Passage given:
Brewer also proposed the elimination of the Early Childhood Development and Health Board and redirecting its money into the state’s general fund. The proposal became a ballot measure, and voters will decide the issue in November’s election.
Brewer also wants voters to approve Proposition 302, a bill “that would kill the First Things First program designed to improve early childhood health and development.”
According to the East Valley Tribune, she said “there is nothing inconsistent about the proclamation she signed and the spending cuts she has championed.” The proclamation, apparently, was specifically “designed to focus on preventative care for children” to make children “aware” of “eating good food and watching that they don’t become obese and exercise daily.” As for the spending cuts, she said it’s “unfortunate” but “hard decisions are going to have to be made.”
But with 23 percent of Arizona children living in poverty, up from 20 percent in 2007, children’s advocates say it’s more than unfortunate. Because of Brewer’s current freeze, nearly 53,000 KidsCare applications have not been processed and more than 70,000 children have been denied coverage. According to the Children’s Action Alliance, such a freeze means that “more than 100 kids a day are being denied health insurance coverage.”
Protecting Arizona’s Families Coalition’s Tim Schmaltz says Brewer ignored numerous possible revenue sources that she could have used “that would not attack children and children’s health,” such as taxing spa treatments or country club memberships. “Rather than just stand up and proclaim that we care about children, we should act like we care about children,’’ he said.

Stated goal 1:
Answer these questions from the passage on Brewer's budget proposals:
(a) What share of Arizona children live in poverty?
(b) Which program would Proposition 302 kill?
(c) Which two possible revenue sources does Tim Schmaltz name?
Stated goal 2: Reproduce the passage on Brewer's budget proposals from "Protecting Arizona’s Families" to "children,’’ he said.".
The entries that come after the passage have no connection to it.

Material:
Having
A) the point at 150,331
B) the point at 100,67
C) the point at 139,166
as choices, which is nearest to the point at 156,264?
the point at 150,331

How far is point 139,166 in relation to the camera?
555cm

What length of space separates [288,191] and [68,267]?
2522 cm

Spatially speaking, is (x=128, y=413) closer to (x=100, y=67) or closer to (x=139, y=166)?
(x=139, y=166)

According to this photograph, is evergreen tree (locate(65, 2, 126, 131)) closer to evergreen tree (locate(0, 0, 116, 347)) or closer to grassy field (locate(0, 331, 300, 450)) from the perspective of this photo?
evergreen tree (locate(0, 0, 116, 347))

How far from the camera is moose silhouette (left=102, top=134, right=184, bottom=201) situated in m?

Response 1:
(a) 23 percent
(b) First Things First
(c) Taxing spa treatments and taxing country club memberships

Response 2:
Protecting Arizona’s Families Coalition’s Tim Schmaltz says Brewer ignored numerous possible revenue sources that she could have used “that would not attack children and children’s health,” such as taxing spa treatments or country club memberships. “Rather than just stand up and proclaim that we care about children, we should act like we care about children,’’ he said.